Un día muy propio –aunque ojalá no sea el único– para orar por todos esos hombres y mujeres admirables que han dejado patria, familia, idioma y relativas comodidades para ir a predicar a Cristo en lugares remotos, y que tanto necesitan la ayuda de Dios para soportar penurias, desalientos, soledades y hasta persecuciones.
Un día para revaluar, dándole valor misionero a nuestra devaluada moneda y hacerla mensajera de nuestra solidaridad humana y cristiana.
Un día muy especial para pedir a Dios en serio que haya vocaciones misioneras de muchachos y muchachas que se dediquen a anunciar el Evangelio a todas las naciones, comenzando por nuestra ciudad.
Un día para reflexionar sinceramente si no estamos quizá desalentando como padres, los deseos de alguno de los hijos que quieran ser sacerdotes o religiosas. Un día para atender el llamado del Señor al trabajo misionero ingresando a una pequeña comunidad parroquial o misionera que tenga como finalidad el anuncio del evangelio.
Un día para cooperar en un trabajo misionero como catequista, ministro de la palabra o servidor de la Iglesia.

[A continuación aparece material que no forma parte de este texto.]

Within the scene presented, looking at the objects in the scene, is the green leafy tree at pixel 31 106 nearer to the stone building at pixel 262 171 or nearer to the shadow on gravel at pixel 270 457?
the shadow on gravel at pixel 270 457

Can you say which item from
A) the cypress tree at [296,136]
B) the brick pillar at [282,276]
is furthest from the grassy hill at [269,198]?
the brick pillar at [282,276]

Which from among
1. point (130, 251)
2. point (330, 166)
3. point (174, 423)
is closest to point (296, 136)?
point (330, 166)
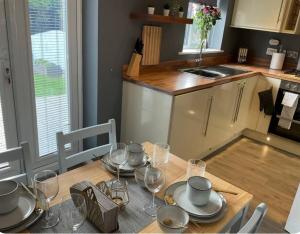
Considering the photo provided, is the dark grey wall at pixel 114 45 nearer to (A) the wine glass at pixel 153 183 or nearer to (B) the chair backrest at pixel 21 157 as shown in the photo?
(B) the chair backrest at pixel 21 157

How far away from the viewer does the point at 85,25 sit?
2.17 m

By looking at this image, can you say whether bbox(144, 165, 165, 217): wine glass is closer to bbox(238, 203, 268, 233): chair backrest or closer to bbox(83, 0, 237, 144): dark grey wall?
bbox(238, 203, 268, 233): chair backrest

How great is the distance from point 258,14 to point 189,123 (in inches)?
72.1

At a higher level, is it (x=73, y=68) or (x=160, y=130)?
(x=73, y=68)

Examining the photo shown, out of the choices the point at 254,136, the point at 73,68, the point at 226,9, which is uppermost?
the point at 226,9

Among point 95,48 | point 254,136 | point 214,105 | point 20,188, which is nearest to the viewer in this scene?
point 20,188

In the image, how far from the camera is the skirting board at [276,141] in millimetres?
3127

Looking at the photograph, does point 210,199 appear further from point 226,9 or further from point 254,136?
point 226,9

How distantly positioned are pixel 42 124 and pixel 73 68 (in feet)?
1.77

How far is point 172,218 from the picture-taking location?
937 mm

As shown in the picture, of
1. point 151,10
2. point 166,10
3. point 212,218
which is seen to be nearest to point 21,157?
point 212,218

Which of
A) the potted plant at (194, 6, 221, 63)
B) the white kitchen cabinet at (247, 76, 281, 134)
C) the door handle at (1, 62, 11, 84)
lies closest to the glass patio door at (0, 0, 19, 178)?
the door handle at (1, 62, 11, 84)

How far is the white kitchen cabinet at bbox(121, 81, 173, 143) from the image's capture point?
2.16 m

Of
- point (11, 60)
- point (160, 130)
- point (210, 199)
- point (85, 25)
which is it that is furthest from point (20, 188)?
point (85, 25)
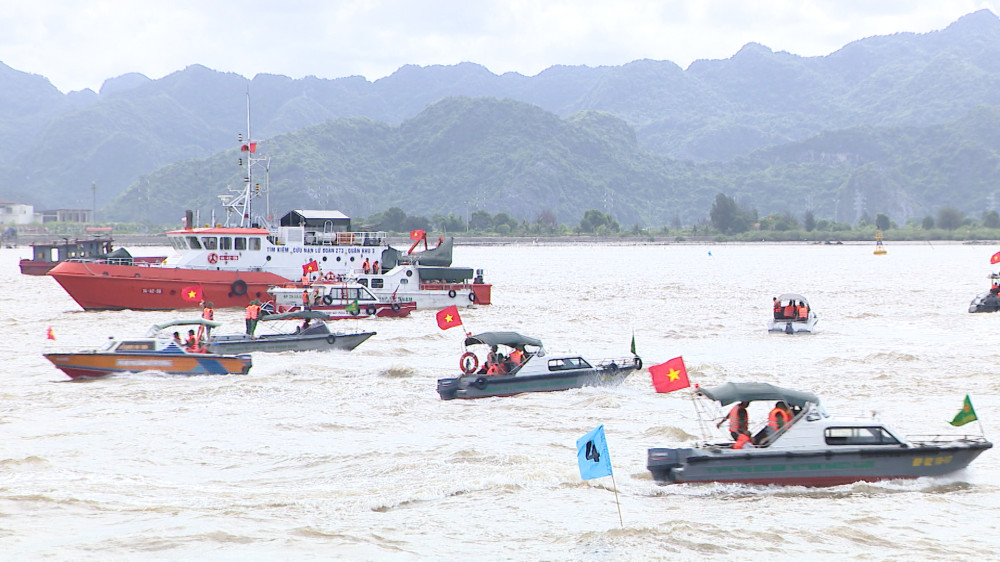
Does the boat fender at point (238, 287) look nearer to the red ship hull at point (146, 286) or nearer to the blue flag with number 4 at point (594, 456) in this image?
the red ship hull at point (146, 286)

Un día para leer y meditar el mensaje del papa Francisco para la Jornada Mundial de las Misiones 2018: “Junto a los jóvenes, llevemos el Evangelio a todos”.
Un día, además, para que la doctrina de la Iglesia nos ilumine leyendo el capítulo I del decreto conciliar Ad Gentes sobre la actividad misionera de la Iglesia. Hoy es una ocasión muy apta para meditar en la naturaleza de la Iglesia y en el sentido de los derechos y deberes de nuestra pertenencia a ella: Cristo es misionero, el primero y fundamental; la Iglesia es, por su misma naturaleza, misionera; cada cristiano debe ser misionero.
“Nace así la Iglesia...bajo el soplo potente del Espíritu Santo, que impulsa a los Apóstoles a salir del cenáculo y a comenzar su misión. Se dirigen a los hombres y se ponen en camino para hacer discípulos de todas naciones”. (San Juan Pablo II).